Dans le langage commun, le terme responsabilité, outre son emploi dans le contexte de l’imputabilité, se réfère souvent à des devoirs ou obligations liés à un statut. Lorsqu’une personne occupe un rôle social ou une fonction, on la dit responsable du bien-être des personnes ou de l’exécution des tâches dont elle a la charge, en ce sens qu’elle est supposée se conformer aux devoirs et obligations liés à son statut. (Neuberg, 1996, p. 1680).

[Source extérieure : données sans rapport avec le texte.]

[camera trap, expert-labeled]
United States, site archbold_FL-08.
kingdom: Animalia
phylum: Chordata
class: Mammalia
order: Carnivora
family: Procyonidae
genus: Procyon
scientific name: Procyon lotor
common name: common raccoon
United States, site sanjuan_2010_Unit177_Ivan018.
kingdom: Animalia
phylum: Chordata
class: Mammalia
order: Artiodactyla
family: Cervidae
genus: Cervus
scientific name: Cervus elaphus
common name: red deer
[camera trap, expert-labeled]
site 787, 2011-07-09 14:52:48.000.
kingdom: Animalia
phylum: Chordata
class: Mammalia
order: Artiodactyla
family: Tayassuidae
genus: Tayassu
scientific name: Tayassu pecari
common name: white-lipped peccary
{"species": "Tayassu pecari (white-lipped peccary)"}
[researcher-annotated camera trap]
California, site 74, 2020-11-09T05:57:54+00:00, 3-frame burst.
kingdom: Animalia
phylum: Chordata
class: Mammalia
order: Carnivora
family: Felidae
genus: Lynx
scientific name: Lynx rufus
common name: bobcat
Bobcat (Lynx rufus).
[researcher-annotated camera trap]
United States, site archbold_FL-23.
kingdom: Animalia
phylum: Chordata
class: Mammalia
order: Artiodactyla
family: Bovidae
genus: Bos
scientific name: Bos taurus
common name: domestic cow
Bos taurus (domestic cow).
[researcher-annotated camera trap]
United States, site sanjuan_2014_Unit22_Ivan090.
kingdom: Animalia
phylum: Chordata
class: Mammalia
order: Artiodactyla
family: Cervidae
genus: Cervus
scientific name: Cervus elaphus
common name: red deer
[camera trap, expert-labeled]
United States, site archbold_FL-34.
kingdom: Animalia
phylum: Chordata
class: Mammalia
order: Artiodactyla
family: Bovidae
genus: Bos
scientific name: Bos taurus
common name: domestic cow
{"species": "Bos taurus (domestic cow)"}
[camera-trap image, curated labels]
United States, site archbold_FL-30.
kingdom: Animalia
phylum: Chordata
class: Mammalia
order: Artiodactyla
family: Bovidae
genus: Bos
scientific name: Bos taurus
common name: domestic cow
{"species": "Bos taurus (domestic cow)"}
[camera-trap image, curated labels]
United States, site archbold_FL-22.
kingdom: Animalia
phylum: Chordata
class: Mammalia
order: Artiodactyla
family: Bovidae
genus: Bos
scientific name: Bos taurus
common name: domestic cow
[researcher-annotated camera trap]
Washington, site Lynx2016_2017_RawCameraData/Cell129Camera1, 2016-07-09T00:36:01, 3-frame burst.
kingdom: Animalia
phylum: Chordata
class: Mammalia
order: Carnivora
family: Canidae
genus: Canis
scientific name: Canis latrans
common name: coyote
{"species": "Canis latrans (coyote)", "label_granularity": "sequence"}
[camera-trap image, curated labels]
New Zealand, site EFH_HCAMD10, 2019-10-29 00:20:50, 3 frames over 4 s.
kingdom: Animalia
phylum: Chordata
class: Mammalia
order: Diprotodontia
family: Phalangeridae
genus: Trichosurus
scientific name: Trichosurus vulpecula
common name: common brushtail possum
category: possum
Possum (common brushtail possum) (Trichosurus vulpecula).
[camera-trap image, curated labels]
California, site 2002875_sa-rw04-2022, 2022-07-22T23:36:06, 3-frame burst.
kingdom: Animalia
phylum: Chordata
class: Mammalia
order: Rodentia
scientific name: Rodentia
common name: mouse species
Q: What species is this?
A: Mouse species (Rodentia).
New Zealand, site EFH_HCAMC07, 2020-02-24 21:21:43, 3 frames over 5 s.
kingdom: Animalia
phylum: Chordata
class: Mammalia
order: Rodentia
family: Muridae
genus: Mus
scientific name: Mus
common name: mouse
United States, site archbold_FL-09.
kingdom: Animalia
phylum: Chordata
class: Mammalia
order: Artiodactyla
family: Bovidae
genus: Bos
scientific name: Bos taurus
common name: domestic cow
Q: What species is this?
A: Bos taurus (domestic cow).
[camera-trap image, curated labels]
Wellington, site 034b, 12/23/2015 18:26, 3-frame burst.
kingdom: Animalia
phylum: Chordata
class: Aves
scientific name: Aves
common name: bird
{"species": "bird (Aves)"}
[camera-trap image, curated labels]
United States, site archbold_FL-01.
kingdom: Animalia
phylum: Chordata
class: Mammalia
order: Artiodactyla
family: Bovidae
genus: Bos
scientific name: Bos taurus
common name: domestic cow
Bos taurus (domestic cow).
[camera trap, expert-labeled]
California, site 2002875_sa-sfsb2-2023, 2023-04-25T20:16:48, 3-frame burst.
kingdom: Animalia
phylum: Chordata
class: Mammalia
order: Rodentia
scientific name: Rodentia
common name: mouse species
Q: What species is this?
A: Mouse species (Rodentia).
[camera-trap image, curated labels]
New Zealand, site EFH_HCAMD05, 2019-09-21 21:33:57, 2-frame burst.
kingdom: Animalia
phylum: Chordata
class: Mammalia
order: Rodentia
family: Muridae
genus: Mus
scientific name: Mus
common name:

105 Les organisations tendraient davantage à promouvoir une responsabilité fonctionnelle dans les pratiques de gestion des cadres (Baker et Roberts, 2011). La conception de l’éthique sur laquelle repose cette thèse est une éthique sensible et affective qui relève de la subjectivité et non uniquement de la raison (Bauman, 1993; Jouan, 2008;). C’est pour cette raison que le terme de sentiment est retenu, parce qu’il réfère à la responsabilité ressentie par la personne. Le choix de cette conception de l’éthique est soutenu par certains articles récents dans le domaine de l’éthique organisationnelle s’intéressant aux pratiques des cadres (Baker et Roberts, 2011; Clegg et al. 2007; Keleman et Peltonen, 2001; Pérezts et al. 2011). La responsabilité peut donc prendre le sens de devoir, mais elle peut aussi prendre le sens de responsabilité à l’égard de l’autre. Le cadre théorique de l’éthique organisationnelle qui a été retenu pour cette thèse postule qu’il n’y a pas d’éthique absolue. Au contraire, celle-ci est une construction sociale de la réalité et c’est à travers l’analyse du processus de construction par les personnes qui œuvrent dans les organisations que l’on peut révéler comment se pratique l’éthique (Ibarra-Collado et al. 2006). Ainsi, la conception éthique de la responsabilité sera interprétée théoriquement par une analyse inductive des résultats, à la lumière du sens donné à ce sentiment par les cadres et dans les conduites révélées par ces derniers.